This page is the operator quick-reference for common high-signal failure modes and maintenance actions.

Before You Touch Production

  • keep a tested rollback path
  • know whether the change requires cert reload or drain-and-restart
  • know where metrics, logs, and control API endpoints are exposed
  • keep a traffic-reduction plan ready before making invasive changes

Scenario: Rising 503 Rate

Check:

  • spooky_overload_shed_by_reason_total
  • route latency metrics
  • active connections and inflight pressure
  • backend health state
  • recent config or backend changes

Likely causes:

  • global or scoped inflight limits reached
  • route queue cap exceeded
  • upstream or backend overload
  • backend timeout surge

Immediate actions:

  1. Determine whether the 503s are overload-generated or upstream-generated.
  2. Reduce traffic or shed non-critical traffic first.
  3. Verify backend health and recent latency changes.
  4. Roll back the most recent risky config change if the spike correlates with change timing.

Scenario: Handshake Failures Or Client Connection Failures

Check:

  • downstream TLS metrics
  • ALPN selection metrics
  • certificate expiry/selection metrics
  • listener cert/key presence and permissions

Likely causes:

  • invalid or expired certificate material
  • wrong SNI mapping
  • missing client certificate in required-client-cert mode
  • client-side protocol mismatch

Immediate actions:

  1. Verify the listener is presenting the expected certificate.
  2. Verify whether failures are concentrated on one hostname or all hostnames.
  3. If only certificate material changed, use the certificate reload path when appropriate.
  4. If listener routing or policy changed, prefer drain-and-restart with rollback readiness.

Scenario: Backend Timeout Surge

Check:

  • route latency percentiles
  • backend timeout counters
  • backend health transitions
  • per-upstream and per-backend inflight pressure

Likely causes:

  • unhealthy backend pool
  • sudden backend latency regression
  • connection establishment failures
  • under-sized backend fleet

Immediate actions:

  1. Confirm whether the issue is localized to one upstream or all traffic.
  2. Remove or isolate failing backends if health signals are clear.
  3. Reduce concurrency pressure if the proxy is amplifying backend collapse.
  4. Roll back recent backend or network changes first, not just proxy config.

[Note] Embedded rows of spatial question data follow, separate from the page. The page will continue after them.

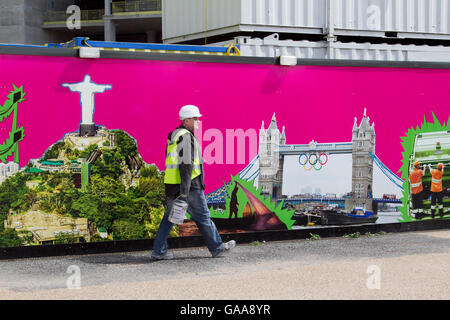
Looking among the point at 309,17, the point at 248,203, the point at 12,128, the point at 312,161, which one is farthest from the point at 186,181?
the point at 309,17

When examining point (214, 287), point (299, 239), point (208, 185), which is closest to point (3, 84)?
point (208, 185)

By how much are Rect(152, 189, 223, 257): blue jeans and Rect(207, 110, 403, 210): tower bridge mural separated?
89 centimetres

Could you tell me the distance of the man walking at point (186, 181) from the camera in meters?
7.51

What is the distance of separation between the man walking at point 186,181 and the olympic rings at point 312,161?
6.19 feet

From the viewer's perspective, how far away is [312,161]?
9211 millimetres

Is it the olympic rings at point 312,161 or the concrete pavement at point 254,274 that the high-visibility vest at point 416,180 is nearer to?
the concrete pavement at point 254,274

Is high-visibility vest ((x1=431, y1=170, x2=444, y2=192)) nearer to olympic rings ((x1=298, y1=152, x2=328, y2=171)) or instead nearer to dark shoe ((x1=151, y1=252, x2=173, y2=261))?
olympic rings ((x1=298, y1=152, x2=328, y2=171))

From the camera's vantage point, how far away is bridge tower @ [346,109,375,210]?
9391mm

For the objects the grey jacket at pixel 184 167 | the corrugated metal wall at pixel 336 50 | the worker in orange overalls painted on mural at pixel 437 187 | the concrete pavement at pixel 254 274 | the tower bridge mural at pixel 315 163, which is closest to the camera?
the concrete pavement at pixel 254 274

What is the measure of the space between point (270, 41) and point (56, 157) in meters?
5.08

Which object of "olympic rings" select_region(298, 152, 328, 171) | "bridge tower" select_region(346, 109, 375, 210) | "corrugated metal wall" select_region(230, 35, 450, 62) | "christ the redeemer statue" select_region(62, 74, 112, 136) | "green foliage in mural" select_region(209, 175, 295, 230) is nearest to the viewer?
"christ the redeemer statue" select_region(62, 74, 112, 136)

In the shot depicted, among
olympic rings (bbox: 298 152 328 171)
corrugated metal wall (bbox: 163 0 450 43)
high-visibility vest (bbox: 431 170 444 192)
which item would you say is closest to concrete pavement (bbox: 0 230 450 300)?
olympic rings (bbox: 298 152 328 171)

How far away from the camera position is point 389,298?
19.3 ft

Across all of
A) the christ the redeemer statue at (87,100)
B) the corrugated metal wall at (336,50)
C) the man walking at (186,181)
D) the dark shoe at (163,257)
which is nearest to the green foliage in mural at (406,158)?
the corrugated metal wall at (336,50)
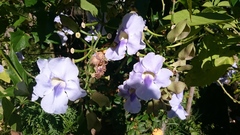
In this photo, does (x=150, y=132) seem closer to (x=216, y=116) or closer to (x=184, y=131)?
(x=184, y=131)

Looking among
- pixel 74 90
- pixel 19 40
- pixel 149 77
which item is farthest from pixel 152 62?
pixel 19 40

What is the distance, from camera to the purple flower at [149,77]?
732 millimetres

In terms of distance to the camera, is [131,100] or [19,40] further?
[19,40]

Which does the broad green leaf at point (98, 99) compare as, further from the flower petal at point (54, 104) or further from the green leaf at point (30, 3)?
the green leaf at point (30, 3)

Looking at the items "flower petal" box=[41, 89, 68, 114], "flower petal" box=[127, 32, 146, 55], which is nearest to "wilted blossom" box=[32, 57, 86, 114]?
"flower petal" box=[41, 89, 68, 114]

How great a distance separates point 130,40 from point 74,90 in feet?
0.46

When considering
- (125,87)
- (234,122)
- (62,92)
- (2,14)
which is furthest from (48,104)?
(234,122)

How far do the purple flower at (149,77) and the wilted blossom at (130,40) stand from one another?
3cm

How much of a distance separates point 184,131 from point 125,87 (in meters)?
2.20

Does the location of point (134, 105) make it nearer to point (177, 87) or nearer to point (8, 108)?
point (177, 87)

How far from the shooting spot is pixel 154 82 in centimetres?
74

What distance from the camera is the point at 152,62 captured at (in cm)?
74

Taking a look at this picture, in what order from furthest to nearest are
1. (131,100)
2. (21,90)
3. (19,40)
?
(19,40), (131,100), (21,90)

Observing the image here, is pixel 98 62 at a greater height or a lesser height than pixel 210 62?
greater
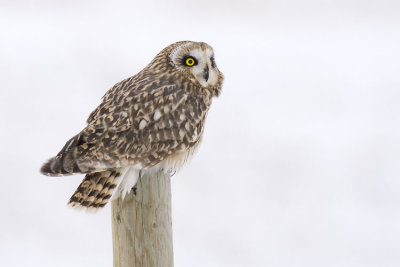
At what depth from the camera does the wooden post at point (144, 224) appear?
12.8ft

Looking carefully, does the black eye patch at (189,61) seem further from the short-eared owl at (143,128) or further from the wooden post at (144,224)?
the wooden post at (144,224)

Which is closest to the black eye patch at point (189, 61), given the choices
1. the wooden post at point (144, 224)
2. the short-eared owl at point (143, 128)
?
the short-eared owl at point (143, 128)

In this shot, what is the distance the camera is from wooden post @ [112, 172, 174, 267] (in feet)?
12.8

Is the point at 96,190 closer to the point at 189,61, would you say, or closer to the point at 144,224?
the point at 144,224

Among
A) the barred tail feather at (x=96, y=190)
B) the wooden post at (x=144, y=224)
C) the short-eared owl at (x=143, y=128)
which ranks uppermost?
the short-eared owl at (x=143, y=128)

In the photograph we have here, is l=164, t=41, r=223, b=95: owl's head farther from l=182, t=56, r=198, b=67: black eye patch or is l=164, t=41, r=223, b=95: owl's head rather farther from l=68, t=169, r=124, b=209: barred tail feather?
l=68, t=169, r=124, b=209: barred tail feather

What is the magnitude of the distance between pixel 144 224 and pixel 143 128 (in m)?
0.50

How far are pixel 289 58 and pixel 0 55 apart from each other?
14.8 feet

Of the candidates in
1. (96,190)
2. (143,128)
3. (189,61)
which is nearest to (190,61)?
(189,61)

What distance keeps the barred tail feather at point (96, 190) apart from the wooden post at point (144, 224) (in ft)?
0.42

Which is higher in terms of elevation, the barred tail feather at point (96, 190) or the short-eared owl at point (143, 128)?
the short-eared owl at point (143, 128)

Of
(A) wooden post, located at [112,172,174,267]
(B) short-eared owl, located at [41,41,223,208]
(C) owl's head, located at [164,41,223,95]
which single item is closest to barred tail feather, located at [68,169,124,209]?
(B) short-eared owl, located at [41,41,223,208]

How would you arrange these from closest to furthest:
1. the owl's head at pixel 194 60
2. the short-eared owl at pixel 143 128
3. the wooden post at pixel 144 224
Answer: the short-eared owl at pixel 143 128 < the wooden post at pixel 144 224 < the owl's head at pixel 194 60

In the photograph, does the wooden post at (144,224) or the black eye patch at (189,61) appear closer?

Scenario: Control API Or Metrics Endpoint Unavailable

Check:

  • bind address and port config
  • local firewall rules
  • listener startup logs
  • whether endpoints are configured as required or optional

Immediate actions:

  1. Confirm whether the process is healthy but only the admin plane is down.
  2. If admin endpoints are required: true, treat startup failure as intentional protection.
  3. If admin endpoints are required: false, decide whether to fail closed operationally and restart into a safer config.

Scenario: Cert Rotation

Safe approach:

  1. Place new cert and key material with correct permissions.
  2. Validate hostname coverage and expiry before activation.
  3. Use certificate reload for listener cert replacement.
  4. Verify new handshakes present the new certificate.
  5. Keep previous material until verification is complete.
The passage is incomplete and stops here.